Some individuals may have a genetic predisposition to larger pore size. Genetics can influence the amount of oil the sebaceous glands produce, which can contribute to pore size.
Sebaceous glands produce sebum, an oily substance that keeps the skin moisturised. When the sebaceous glands produce excess sebum, it can accumulate and stretch the pores, making them appear larger.
As we age, the skin loses elasticity and collagen, causing the pores to appear larger. Reduced collagen levels contribute to the skin's laxity and make the pores more noticeable.
Prolonged exposure to the sun's ultraviolet (UV) rays can damage collagen and elastin fibres in your skin. This damage weakens your skin's structure, leading to larger and more visible pores.

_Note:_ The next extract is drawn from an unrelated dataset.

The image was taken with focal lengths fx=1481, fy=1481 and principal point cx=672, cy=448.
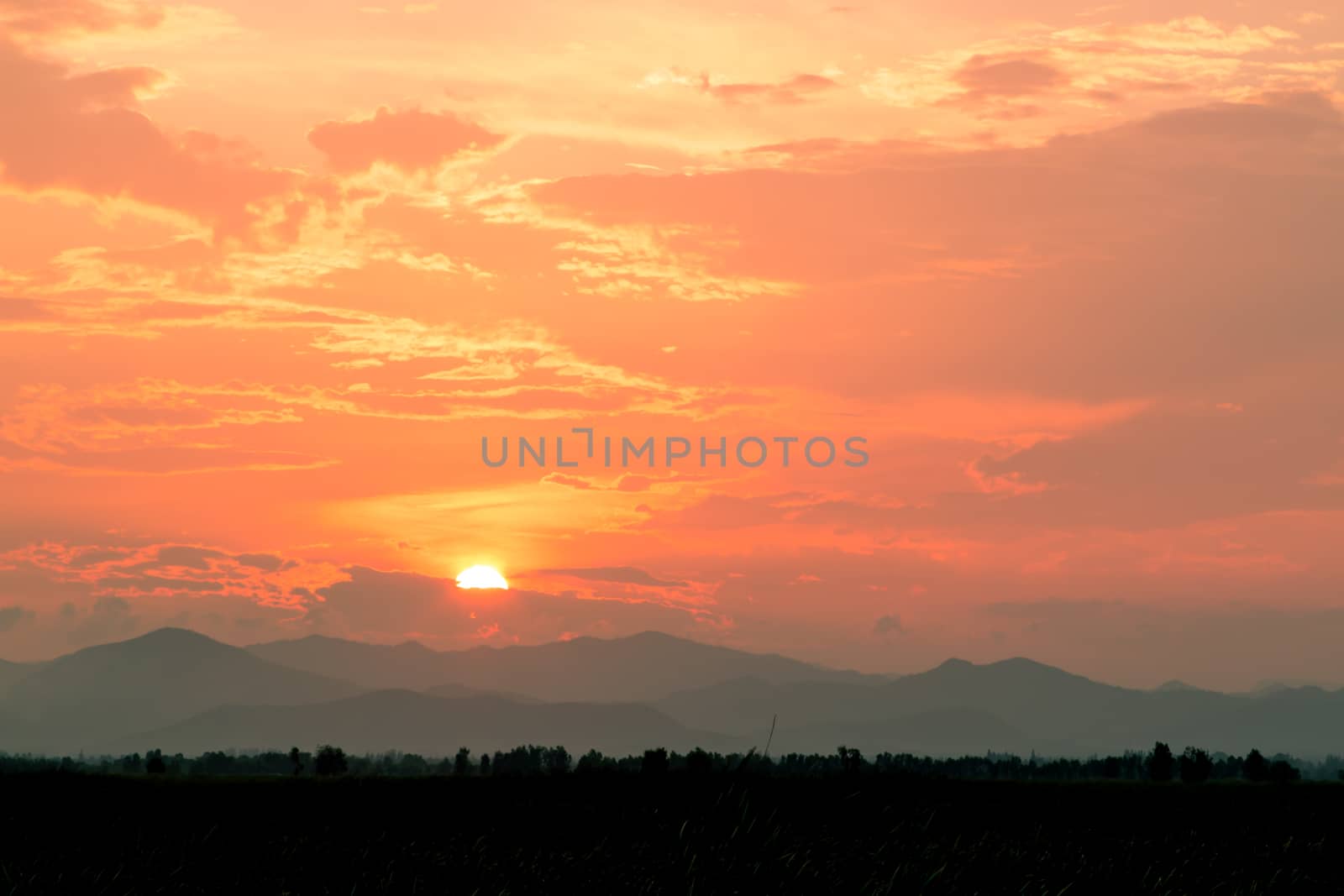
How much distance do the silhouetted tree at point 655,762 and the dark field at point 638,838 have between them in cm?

When dead skin cells, dirt, and debris accumulate within the pores, they can become clogged. Clogged pores stretch and appear larger, particularly when they are repeatedly clogged over time.
Acne can cause inflammation in our skin, leading to larger pore size. Additionally, severe acne can result in scarring, permanently enlarging the affected areas' pores.
Poor skincare practices, such as inadequate cleansing or excessive use of harsh products, can contribute to pore enlargement. Insufficient cleansing fails to remove impurities, while harsh products can irritate the skin and trigger excess sebum production.
People with oily or combination skin types are more prone to enlarged pores. Excess oil production can contribute to clogged pores and the appearance of larger pores.
Using comedogenic makeup and skincare products can block dirt, oil, and dead skin cells, causing larger-looking pores. Choose non-comedogenic products to keep the pores unclogged.